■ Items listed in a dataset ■
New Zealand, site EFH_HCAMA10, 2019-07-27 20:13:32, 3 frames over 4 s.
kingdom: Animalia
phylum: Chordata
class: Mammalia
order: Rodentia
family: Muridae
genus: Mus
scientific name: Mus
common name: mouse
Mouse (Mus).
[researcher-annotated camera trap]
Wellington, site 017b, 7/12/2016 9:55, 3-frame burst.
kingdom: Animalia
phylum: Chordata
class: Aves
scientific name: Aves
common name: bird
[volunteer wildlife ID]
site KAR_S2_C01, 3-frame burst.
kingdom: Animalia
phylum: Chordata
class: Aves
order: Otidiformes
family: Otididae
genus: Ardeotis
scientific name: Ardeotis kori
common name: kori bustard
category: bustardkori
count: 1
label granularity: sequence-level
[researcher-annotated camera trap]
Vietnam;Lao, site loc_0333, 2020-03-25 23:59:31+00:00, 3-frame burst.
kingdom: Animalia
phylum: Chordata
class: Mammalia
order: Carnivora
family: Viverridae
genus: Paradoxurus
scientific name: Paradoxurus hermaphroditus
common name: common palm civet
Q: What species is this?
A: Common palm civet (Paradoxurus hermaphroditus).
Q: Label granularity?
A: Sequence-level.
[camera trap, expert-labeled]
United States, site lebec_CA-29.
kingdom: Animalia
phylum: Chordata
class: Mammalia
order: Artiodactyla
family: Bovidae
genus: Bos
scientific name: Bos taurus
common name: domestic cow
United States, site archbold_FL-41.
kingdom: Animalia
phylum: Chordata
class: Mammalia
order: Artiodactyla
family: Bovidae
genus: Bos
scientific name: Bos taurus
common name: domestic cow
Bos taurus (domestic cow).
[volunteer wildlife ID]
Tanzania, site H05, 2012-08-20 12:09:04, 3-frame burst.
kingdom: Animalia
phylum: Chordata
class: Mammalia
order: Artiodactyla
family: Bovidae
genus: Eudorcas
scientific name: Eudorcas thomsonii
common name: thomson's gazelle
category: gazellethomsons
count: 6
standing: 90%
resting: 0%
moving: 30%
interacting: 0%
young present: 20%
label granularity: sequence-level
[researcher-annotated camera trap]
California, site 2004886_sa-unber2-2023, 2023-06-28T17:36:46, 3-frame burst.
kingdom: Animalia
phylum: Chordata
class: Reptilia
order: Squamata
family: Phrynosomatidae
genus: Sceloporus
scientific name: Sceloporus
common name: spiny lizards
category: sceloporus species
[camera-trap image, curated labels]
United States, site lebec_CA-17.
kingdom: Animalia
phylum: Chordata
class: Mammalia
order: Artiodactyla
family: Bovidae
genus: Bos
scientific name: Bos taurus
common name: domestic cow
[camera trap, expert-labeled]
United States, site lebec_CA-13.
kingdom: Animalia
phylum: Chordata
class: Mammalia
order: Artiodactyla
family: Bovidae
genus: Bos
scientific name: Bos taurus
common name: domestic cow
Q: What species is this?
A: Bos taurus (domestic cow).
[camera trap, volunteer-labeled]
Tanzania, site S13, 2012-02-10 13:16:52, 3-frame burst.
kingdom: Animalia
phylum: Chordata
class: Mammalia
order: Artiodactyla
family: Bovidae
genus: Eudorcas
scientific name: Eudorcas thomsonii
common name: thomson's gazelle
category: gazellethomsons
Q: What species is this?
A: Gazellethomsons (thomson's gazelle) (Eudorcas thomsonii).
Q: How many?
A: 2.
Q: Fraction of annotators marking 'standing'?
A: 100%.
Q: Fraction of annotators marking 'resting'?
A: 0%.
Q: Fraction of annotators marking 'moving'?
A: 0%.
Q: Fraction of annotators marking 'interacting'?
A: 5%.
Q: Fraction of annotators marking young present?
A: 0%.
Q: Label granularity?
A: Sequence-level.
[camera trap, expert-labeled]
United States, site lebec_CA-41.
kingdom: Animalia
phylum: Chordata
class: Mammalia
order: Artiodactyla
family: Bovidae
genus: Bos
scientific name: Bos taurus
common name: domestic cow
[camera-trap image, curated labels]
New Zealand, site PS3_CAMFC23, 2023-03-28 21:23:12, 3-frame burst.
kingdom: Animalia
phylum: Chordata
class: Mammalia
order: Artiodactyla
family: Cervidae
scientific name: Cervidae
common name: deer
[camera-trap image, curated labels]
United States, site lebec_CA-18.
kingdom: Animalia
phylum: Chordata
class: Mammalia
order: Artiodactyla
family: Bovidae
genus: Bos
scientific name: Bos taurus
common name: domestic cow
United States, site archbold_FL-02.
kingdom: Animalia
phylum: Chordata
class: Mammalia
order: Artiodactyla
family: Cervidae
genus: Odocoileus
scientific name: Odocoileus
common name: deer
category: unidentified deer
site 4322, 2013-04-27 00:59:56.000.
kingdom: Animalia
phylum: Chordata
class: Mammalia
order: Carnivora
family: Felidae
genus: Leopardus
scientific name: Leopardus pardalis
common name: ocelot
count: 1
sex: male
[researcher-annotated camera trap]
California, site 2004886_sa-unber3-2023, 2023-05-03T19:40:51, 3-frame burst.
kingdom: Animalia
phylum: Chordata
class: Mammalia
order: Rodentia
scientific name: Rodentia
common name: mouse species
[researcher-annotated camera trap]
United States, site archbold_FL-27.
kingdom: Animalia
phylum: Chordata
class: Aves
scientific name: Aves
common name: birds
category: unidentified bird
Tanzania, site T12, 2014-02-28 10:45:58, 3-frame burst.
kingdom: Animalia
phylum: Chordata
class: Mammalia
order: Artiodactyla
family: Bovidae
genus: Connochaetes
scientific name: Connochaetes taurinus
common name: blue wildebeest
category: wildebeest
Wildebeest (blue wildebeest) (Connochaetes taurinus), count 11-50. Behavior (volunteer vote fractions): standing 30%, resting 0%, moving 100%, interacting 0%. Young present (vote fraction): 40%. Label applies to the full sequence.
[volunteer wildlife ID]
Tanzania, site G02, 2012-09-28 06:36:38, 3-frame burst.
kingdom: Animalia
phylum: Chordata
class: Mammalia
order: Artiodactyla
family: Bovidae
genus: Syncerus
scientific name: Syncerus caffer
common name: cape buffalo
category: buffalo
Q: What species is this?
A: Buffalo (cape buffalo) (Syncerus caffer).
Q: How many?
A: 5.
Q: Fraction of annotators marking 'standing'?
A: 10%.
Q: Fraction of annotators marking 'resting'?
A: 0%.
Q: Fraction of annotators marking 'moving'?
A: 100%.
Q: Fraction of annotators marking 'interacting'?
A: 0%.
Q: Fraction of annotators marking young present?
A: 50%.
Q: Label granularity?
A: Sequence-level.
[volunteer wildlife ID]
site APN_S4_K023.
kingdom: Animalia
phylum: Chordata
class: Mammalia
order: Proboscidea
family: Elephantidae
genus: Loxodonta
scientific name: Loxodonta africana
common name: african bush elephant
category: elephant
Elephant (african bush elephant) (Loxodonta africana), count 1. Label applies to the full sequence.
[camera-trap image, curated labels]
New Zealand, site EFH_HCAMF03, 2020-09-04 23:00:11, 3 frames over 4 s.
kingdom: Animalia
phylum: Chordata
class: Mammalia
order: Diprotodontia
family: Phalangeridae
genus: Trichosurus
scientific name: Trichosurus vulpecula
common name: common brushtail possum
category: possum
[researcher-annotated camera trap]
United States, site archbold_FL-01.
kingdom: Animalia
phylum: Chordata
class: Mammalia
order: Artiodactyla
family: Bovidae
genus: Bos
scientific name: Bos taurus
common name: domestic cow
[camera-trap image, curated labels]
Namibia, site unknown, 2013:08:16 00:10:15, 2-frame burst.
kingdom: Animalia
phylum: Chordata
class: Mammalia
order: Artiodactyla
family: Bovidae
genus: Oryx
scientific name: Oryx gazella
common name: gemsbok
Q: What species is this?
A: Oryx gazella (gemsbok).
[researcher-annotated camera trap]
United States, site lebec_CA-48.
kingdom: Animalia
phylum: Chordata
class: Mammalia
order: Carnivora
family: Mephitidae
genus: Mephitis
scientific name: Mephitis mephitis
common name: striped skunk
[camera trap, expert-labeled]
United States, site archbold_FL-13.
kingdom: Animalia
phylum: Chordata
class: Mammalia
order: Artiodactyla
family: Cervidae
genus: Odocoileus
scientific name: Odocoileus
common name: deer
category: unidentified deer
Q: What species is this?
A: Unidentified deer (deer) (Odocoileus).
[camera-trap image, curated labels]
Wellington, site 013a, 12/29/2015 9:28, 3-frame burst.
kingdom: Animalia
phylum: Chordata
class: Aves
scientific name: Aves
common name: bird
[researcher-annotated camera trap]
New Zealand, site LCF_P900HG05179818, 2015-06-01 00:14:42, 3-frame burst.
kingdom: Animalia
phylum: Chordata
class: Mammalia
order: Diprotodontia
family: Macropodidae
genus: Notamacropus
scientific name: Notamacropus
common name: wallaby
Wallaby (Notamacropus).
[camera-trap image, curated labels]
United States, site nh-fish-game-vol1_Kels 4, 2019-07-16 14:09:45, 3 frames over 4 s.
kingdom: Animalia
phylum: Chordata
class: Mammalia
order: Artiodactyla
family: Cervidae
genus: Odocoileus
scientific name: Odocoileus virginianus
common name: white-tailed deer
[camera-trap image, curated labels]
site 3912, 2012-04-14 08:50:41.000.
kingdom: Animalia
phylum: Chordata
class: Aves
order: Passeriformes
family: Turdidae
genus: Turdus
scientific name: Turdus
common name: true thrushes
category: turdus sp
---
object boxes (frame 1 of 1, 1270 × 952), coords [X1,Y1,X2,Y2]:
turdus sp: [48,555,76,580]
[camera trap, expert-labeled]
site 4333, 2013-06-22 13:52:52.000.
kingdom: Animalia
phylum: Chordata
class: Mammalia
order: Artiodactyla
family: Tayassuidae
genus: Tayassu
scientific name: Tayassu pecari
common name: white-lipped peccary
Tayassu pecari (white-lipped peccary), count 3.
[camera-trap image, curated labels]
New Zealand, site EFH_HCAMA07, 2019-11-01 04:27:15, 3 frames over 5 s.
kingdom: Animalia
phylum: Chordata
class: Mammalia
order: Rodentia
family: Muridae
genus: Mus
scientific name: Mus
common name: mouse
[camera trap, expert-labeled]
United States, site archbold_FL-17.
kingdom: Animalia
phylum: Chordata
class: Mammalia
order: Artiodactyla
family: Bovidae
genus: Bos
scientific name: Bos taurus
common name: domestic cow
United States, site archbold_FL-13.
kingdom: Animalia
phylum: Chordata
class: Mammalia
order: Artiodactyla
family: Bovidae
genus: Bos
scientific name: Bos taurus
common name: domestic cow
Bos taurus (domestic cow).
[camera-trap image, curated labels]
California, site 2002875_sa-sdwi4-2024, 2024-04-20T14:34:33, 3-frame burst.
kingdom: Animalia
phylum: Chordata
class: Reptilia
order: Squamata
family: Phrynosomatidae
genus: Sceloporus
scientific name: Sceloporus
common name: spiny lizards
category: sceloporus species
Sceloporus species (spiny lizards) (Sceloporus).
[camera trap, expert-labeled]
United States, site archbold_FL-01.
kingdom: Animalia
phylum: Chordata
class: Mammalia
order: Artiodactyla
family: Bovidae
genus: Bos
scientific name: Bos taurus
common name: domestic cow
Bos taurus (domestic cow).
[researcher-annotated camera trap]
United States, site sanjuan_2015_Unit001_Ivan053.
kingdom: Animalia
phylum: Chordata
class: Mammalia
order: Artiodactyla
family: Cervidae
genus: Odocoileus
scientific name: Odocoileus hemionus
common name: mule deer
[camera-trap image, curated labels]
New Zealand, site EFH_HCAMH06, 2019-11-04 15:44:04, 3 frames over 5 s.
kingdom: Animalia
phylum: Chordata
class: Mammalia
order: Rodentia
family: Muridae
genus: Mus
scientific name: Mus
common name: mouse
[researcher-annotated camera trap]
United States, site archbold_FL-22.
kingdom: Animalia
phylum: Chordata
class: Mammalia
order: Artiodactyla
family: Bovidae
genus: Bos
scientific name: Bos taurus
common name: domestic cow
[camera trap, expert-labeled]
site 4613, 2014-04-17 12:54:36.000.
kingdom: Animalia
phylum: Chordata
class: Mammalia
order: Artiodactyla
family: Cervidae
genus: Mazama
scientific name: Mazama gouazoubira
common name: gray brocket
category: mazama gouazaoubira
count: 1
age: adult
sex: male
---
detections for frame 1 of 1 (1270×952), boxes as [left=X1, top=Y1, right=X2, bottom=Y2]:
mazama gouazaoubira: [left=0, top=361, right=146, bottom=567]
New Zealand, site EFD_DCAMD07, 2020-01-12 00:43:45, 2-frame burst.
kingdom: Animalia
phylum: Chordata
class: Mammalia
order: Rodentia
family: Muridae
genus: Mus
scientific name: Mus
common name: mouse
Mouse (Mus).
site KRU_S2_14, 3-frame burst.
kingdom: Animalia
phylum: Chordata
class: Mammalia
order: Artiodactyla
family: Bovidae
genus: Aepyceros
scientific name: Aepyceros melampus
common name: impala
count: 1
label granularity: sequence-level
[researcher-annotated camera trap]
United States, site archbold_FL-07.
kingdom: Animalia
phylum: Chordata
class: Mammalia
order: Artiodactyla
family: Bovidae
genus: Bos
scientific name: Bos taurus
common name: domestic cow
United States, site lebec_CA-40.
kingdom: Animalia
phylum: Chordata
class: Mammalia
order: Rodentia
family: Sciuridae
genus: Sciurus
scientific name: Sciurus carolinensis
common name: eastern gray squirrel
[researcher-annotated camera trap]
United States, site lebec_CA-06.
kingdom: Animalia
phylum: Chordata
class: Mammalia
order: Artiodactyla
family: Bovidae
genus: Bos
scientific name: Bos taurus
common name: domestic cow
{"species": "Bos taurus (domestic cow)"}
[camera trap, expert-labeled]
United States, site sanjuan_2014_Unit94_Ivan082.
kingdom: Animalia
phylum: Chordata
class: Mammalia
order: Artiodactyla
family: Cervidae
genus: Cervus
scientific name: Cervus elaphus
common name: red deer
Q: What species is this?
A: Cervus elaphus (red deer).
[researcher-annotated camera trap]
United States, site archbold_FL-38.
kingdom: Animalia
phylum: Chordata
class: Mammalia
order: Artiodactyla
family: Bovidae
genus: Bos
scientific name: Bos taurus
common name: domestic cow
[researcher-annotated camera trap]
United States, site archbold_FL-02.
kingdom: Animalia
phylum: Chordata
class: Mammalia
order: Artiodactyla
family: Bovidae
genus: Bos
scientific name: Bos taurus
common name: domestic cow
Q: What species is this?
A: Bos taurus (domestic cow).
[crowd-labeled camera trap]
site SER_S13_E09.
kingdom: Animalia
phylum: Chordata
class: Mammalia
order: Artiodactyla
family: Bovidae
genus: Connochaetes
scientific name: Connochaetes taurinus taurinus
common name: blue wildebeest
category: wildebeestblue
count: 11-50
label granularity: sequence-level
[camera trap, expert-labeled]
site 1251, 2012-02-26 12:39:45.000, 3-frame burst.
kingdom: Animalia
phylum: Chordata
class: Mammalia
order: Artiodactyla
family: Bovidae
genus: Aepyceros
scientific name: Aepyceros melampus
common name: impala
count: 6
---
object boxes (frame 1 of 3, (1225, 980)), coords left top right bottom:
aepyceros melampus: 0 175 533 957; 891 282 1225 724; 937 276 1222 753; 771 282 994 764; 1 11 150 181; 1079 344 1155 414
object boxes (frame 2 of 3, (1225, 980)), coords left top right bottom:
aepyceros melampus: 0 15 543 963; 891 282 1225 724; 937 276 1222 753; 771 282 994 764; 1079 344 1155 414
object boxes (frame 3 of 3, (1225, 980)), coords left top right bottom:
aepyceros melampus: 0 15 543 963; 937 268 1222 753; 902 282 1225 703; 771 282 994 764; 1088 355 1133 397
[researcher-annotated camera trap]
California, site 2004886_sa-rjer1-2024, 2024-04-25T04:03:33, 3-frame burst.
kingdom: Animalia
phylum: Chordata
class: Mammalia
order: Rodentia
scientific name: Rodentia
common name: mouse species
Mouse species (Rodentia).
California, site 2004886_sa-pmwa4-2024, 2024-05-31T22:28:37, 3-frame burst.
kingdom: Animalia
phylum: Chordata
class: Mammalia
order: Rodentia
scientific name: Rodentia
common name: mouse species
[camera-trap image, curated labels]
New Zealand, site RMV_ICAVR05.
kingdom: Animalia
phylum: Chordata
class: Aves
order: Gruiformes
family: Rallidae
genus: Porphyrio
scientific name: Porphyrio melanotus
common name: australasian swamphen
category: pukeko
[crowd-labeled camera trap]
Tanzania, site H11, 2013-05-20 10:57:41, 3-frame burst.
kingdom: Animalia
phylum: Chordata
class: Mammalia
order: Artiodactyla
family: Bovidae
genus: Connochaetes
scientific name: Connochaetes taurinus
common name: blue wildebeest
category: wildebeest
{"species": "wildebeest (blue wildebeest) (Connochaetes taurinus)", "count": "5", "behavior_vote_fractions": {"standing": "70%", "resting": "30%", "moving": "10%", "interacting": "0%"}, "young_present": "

■ WHAT YOU NEED TO DO ■
The total wanted is the number of lines in the entries above that contain "Wellington". Give it alone.

■ ANSWER TO THIS TASK ■
2